Metadata-Version: 2.1
Name: pyinaturalist-open-data
Version: 0.1.1
Summary: Python utilities for working with inaturalist-open-data
Home-page: https://github.com/JWCook/pyinaturalist-open-data
License: MIT
Keywords: inaturalist,odp,observations,images
Author: Jordan Cook
Requires-Python: >=3.8,<4.0
Classifier: Development Status :: 3 - Alpha
Classifier: Environment :: Console
Classifier: License :: OSI Approved :: MIT License
Classifier: Programming Language :: Python :: 3
Classifier: Programming Language :: Python :: 3.8
Classifier: Programming Language :: Python :: 3.9
Classifier: Topic :: Software Development :: Libraries :: Python Modules
Requires-Dist: appdirs (>=1.4,<2.0)
Requires-Dist: boto3 (>=1.17,<2.0)
Requires-Dist: click (>=7.1,<7.2)
Requires-Dist: click-help-colors (>=0.9,<0.10)
Requires-Dist: pyinaturalist (>=0.12.0,<0.13.0)
Requires-Dist: requests-cache (>=0.6.3,<0.7.0)
Requires-Dist: rich (>=10.0)
Requires-Dist: sqlalchemy (>=1.4,<2.0)
Project-URL: Repository, https://github.com/JWCook/pyinaturalist-open-data
Description-Content-Type: text/markdown

# pyinaturalist-open-data

[![Build status](https://github.com/JWCook/pyinaturalist-open-data/workflows/Build/badge.svg)](https://github.com/JWCook/pyinaturalist-open-data/actions)
[![PyPI](https://img.shields.io/pypi/v/pyinaturalist-open-data?color=blue)](https://pypi.org/project/pyinaturalist-open-data)
[![PyPI - Python Versions](https://img.shields.io/pypi/pyversions/pyinaturalist-open-data)](https://pypi.org/project/pyinaturalist-open-data)
[![PyPI - Format](https://img.shields.io/pypi/format/pyinaturalist-open-data?color=blue)](https://pypi.org/project/pyinaturalist-open-data)
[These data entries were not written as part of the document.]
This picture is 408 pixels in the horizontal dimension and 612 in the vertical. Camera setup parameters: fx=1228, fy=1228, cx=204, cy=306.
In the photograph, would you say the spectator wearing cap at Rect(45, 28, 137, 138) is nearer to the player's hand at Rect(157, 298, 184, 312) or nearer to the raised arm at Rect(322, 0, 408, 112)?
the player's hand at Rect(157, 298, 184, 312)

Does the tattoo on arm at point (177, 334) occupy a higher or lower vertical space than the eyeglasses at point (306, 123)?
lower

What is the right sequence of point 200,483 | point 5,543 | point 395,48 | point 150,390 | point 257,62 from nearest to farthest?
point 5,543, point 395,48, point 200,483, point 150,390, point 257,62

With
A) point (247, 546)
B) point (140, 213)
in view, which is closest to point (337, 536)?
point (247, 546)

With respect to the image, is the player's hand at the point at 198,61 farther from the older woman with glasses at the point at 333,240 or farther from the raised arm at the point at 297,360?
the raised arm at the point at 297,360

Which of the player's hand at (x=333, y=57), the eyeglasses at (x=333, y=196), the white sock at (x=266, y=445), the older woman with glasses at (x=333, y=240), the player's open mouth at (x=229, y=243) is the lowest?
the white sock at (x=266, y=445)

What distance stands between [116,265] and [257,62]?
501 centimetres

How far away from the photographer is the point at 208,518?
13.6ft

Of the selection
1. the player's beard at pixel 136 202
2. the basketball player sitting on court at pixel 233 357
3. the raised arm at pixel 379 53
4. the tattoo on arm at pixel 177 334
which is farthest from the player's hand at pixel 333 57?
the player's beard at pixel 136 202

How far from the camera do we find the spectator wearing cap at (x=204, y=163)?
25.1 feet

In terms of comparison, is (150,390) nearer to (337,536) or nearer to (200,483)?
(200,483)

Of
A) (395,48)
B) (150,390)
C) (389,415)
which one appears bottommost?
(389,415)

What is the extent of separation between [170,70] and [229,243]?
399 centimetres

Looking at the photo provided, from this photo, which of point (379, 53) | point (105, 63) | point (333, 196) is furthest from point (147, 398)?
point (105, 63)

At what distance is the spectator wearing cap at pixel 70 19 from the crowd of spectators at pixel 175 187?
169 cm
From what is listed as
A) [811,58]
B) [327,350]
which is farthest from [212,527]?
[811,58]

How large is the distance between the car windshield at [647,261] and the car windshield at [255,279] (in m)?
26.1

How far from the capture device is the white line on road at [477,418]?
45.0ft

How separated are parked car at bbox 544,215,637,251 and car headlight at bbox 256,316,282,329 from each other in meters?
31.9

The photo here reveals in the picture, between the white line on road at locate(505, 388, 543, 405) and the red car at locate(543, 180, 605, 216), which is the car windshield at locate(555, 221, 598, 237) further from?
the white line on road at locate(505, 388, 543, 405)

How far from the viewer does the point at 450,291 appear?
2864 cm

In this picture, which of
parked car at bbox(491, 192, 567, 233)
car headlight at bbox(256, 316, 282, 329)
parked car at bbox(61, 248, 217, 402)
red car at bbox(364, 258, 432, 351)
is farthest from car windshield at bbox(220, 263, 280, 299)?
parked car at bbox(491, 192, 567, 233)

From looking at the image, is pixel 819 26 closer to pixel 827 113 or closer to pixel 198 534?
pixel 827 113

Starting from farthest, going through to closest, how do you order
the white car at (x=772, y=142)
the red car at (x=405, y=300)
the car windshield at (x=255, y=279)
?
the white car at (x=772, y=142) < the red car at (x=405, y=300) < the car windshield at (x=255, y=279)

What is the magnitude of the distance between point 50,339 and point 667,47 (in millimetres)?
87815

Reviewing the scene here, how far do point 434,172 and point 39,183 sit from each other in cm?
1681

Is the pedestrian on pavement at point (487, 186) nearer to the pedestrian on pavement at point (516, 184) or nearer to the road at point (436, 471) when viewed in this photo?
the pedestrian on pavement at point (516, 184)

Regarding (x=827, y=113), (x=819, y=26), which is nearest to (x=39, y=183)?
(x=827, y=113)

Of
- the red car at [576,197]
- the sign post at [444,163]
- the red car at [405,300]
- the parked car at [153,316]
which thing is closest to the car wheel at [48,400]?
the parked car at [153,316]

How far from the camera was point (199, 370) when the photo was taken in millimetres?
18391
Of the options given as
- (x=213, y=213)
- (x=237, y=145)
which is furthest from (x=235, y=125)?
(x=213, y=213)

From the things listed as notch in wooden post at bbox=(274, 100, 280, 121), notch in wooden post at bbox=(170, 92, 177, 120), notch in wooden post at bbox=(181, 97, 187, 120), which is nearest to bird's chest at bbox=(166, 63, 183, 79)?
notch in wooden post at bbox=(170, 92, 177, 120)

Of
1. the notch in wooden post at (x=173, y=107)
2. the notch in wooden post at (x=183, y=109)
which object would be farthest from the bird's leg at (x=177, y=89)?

**This is a work in progress and not yet complete!**

**pyinaturalist-open-data** is a python library and CLI tool for working with
[inaturalist-open-data](https://github.com/inaturalist/inaturalist-open-data).
Its goal is to make it easy to import and use this dataset in a python application backed by
[any SQLAlchemy-compatible database engine](https://docs.sqlalchemy.org/en/14/core/engines.html#supported-databases)
(SQLite by default), or simply for local data exploration.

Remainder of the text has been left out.